# Requisitos da tarefa
a: De acordo com o trecho fornecido, em que mês o novo governo toma posse?
b: Transcreva do trecho fornecido a parte que começa em "Barbosa  Vai depender" e termina em "enxugamento da Embrapa?".

# Trecho fornecido
Barbosa  Temos muito orgulho de nosso passado, que é muito glorioso. O resultado está aí. Na verdade, a Embrapa está viva e trabalhando ativamente para manter os negócios agropecuários funcionando. Temos de melhorar as condições e investir pesadamente em tecnologia para o futuro, porque nossos competidores estão de olho e investem muito mais que nós. Há um aspecto que deve ser analisado: quando a agricultura brasileira era atrasada, o impacto de uma nova tecnologia era muito grande. Depois que o país se desenvolve, as pessoas se vangloriam da agricultura moderna, mas esquecem que isso é resultado do trabalho dos pesquisadores que estão em bons laboratórios, nos campos experimentais e nas fazendas dos agricultores.

GR  E o orçamento para 2019?
Barbosa  Vai depender do novo governo, que toma posse em janeiro. Hoje, o orçamento da Embrapa está contingenciado. Teremos de trabalhar de maneira inteligente, com os diferentes órgãos do governo, para captar recursos. Vamos também procurar recursos fora, seja em entidades de classe de produtores, cooperativas e até mesmo em organismos internacionais. Há governos estrangeiros interessados em investir em áreas como a agricultura familiar. Teremos de buscar recursos extra-Tesouro.

 

GR  Existe risco de enxugamento da Embrapa?

# Extrato de dados
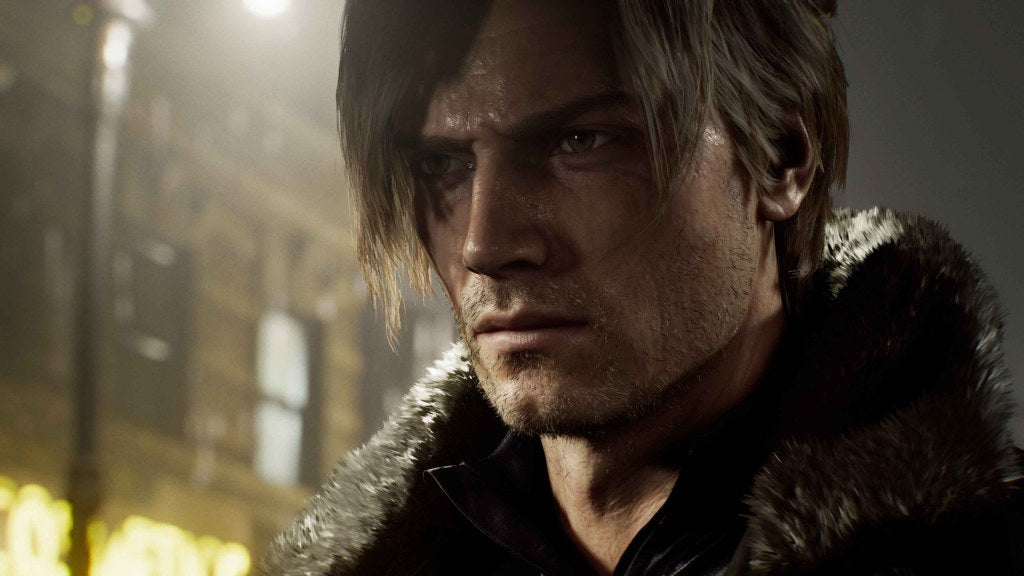 The 7 best video games of 2026 so far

# Resultados esperados
a: Em janeiro.

b:
Barbosa  Vai depender do novo governo, que toma posse em janeiro. Hoje, o orçamento da Embrapa está contingenciado. Teremos de trabalhar de maneira inteligente, com os diferentes órgãos do governo, para captar recursos. Vamos também procurar recursos fora, seja em entidades de classe de produtores, cooperativas e até mesmo em organismos internacionais. Há governos estrangeiros interessados em investir em áreas como a agricultura familiar. Teremos de buscar recursos extra-Tesouro.

 

GR  Existe risco de enxugamento da Embrapa?